====== Texto fornecido

A autora, aqui executada, não se conformando com a douta decisão recorreu para o TRL, o qual, por acórdão proferido em 06-07-2021, pela 7.ª secção deste Tribunal, veio a decidir, "julgar improcedente a apelação, mantendo-se, em consequência, a sentença recorrida", a qual já transitou em julgado.
A autora, aqui executada, foi interpelada por carta registada enviada pela aqui exequente, para cumprimento da referida decisão judicial, de retirar, imediatamente toda a documentação que lhe pertence e que está depositada no armazém da RFS, TELECOMUNICAÇÕES, LDA., estabelecendo como prazo máximo de cumprimento. até 09-08-2021.
A executada até à presente data nada disse, nem retirou qualquer documentação.
A exequente não tem condições para continuar a ter a referida documentação nas suas instalações, o que acontece há já 17 anos e que lhe está a causar graves prejuízos, pelo que requer a sua retirada imediatamente, conforme decisão judicial.
(…)»
*
3. Sobre esse requerimento incidiu o despacho de 24/11/2021 em que se lê, além do mais:
«A cumulação requerida tem por finalidade a “prestação de facto”.
Sucede que a execução originária e a cumulação ora requerida assentam no mesmo título executivo – sentença proferida no processo N.º 3946/18.6T8CSC, que correu termos no JC Civil de Cascais - Juiz 3, a qual, no que respeita à obrigação de prestação de facto, terá transitado em data posterior.
Ora, de acordo com o disposto no artigo 626.º, sob a epígrafe “execução de decisão judicial condenatória”, é possível executar sentença com finalidades/fins diferentes.
Nesta conformidade nada obsta à cumulação requerida, a qual admito liminarmente.
Notifique, sendo a executada nos termos do disposto no artigo 868.º, nº2, do CPC.»

============
====== Entradas armazenadas

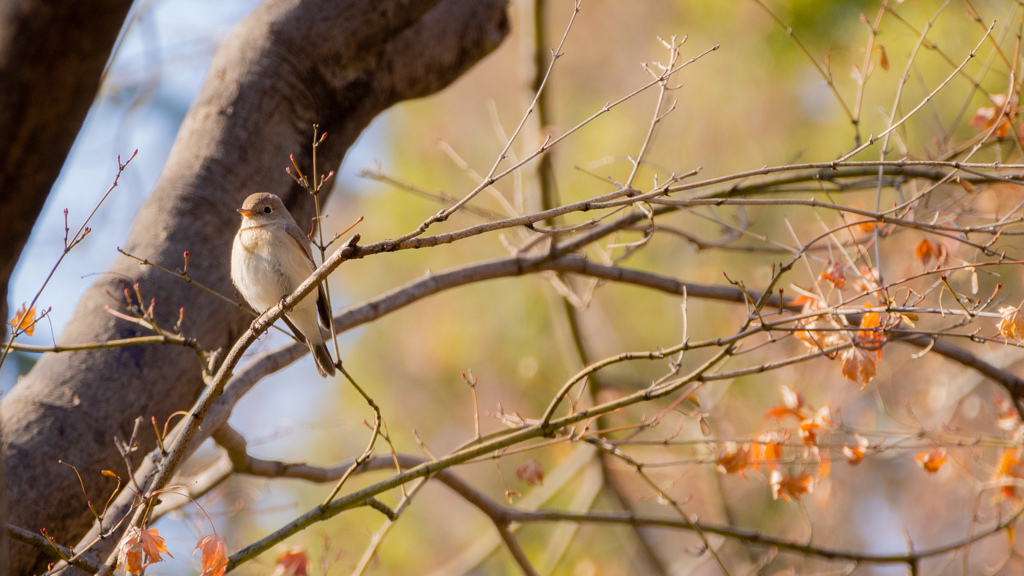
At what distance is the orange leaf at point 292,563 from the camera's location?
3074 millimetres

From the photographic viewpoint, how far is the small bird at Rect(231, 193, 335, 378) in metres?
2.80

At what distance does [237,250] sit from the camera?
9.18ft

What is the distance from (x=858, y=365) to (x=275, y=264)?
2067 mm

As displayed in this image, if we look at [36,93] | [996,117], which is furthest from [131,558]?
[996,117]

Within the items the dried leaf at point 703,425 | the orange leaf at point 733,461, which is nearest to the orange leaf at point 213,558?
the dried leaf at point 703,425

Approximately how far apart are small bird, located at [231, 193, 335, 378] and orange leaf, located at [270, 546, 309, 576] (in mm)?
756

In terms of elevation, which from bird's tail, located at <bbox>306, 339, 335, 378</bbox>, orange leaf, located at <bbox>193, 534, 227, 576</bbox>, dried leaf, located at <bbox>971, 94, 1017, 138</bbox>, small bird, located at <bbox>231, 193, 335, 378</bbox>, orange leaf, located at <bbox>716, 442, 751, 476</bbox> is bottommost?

============

Prossiga a redação do excerto relativo ao processo de execução, retomando-o logo após a última frase apresentada.

» Resposta:
*
4. Em 27/01/2023 a exequente requereu:
«a) Fixação de prazo, que nunca poderá ser superior a 15 dias, para a executada retirar ou indicar o local para onde deverá ser retirada toda a documentação em poder da exequente.
b) Condenar a executada em sanção pecuniária compulsória ao abrigo do disposto no n.º 1 do artigo 868.º do CPC, ex vi do artigo 874.º do CPC, em valor a fixar segundo o prudente arbítrio de V. Exa.
Em alternativa ou caso não se verifique o supra requerido na alínea a):
c) Declarar a documentação abandonada pela executada e sem qualquer interesse para esta, dado o estado de decomposição da mesma, permitindo que após ultrapassado o referido prazo, seja retirada pela
exequente e entregue a empresa de reciclagem de papel, para sua completa destruição.»
*
5. A executada pronunciou-se em 28/03/2023 e em 26/09/2023 foi proferido o seguinte despacho:
«Requerimento da exequente de 27-01-2021:
A exequente veio requerer, para além do mais, a fixação de prazo para a executada retirar ou indicar o local para onde deverá ser retirada toda a documentação em seu poder.
Sucede que tal pedido foi efectuado no âmbito da primitiva execução, para pagamento de quantia certa, sendo que só posteriormente, em 24-11-2021, foi admitida a requerida cumulação de execuções, esta última para prestação de facto.
Assim, antes de mais, notifique a exequente para, no prazo de 10 dias, esclarecer se reitera o pedido que formulou por requerimento apresentado em 27-01-2021.
Caso a exequente reitere o seu pedido, deverá a executada esclarecer, no prazo de 10 dias, se mantém a
resposta que apresentou.»
*
6. Após as respostas das partes foram proferidos estes despachos em 04/01/2024:
«O exequente veio pedir a “fixação de um prazo, que nunca poderá ser superior a 15 dias, para a executada retirar ou indicar o local para onde deverá ser retirada toda a documentação em poder da exequente.”.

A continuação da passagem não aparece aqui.